Soroban kind of made a table, too, but he noticed that you only need two rows (one for no restriction and one for men only - to be subtracted. Which is much simpler and better). So he didn't bother with borders and stuff.

I very much doubt that you're interpretation is right - it would have been specified that the members should be caring where they sat (say).

8. That's a good point, I think I understand. If they were looking for permutations, would my approach work?

And thank you both, for you help.

9. Originally Posted by webhound2
That's a good point, I think I understand. If they were looking for permutations, would my approach work?
No, you'd still want to follow Soroban's method but of course use

$\displaystyle \frac{n!}{(n-r)!}$

instead of

$\displaystyle \frac{n!}{r!(n-r)!}$

Edit: to see the problem with your method, think it through...

You choose any one of the seven women, as you say. Then there are however many ways of choosing the rest from the remaining 15 people. Fine. But then you choose a different woman to be the first to be chosen in your next (of seven) similar rounds of choosing. But in this round you're going to end up choosing many groups that were already counted in the first round. (And if you care about seating you'll end up counting already-counted seating plans.)

10. Originally Posted by webhound2
@Soroban - since the wording is "how many different ways are there to select a group of 5" imply that order matters here and we are looking for permutations and not combinations.
That is simply not true. That is standard mathematical wording. Ask any author of mathematics text material on counting

There a general guide for writing mathematics contest questions. At least in the North America that is followed by most publishers and editors. I have reviewed too many textbooks for publishers not to know that.

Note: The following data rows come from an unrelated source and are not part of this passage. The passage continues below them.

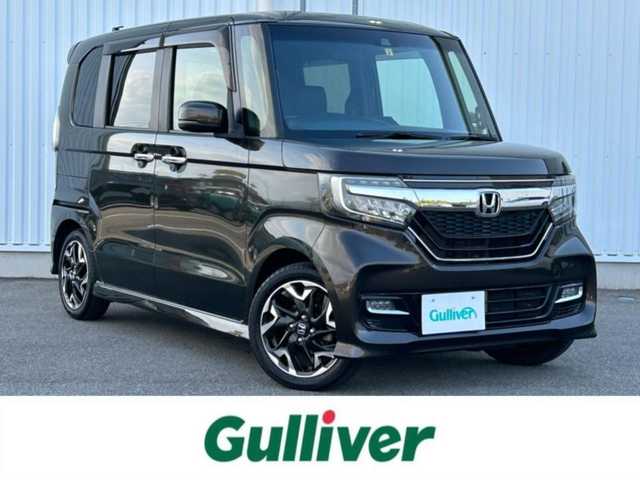 ホンダ Ｎ ＢＯＸ カスタム G L ターボ ホンダセンシング 愛媛県 2018(平30)年 4.4万km ゴールド 両側パワースライドドア/バックカメラ/LEDオートライト/クルーズコントロール　追従機能付き/純正１５インチアルミホイール/レーンキープアシスト/アイドリングストップ/カーテンエアバック/純正フロアマット/ハーフレザーシート/エンジンスタートボタン/CDチェンジャー/AAC/ABS/USB入力端子/ETC/パワーステアリング/パワーウィンドウ/スマートキー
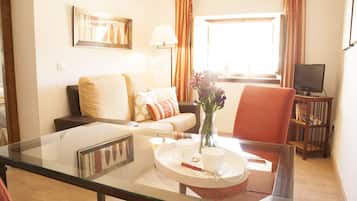 A living room with a glass table, a sofa, a chair, a TV, and a window with curtains.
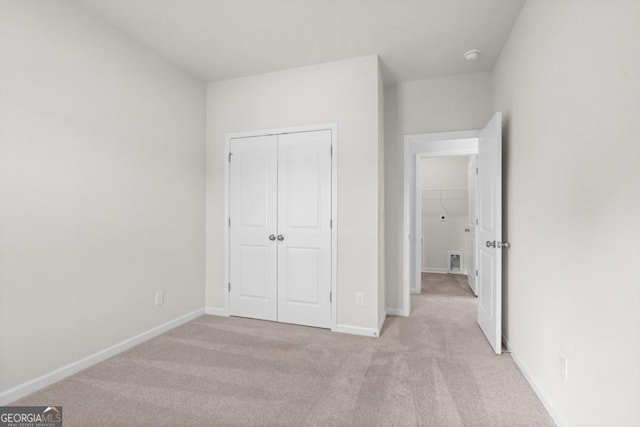 unfurnished bedroom with light colored carpet and a closet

If the author of the question means for permutations to be used the the question should have read "How many ways can a line (queue) of five be formed from seven people".

I am not saying that your author did not mean for you to use permutations.
What I am saying is that Soroban answered your question in the same way that anyone who has been active in this area would have.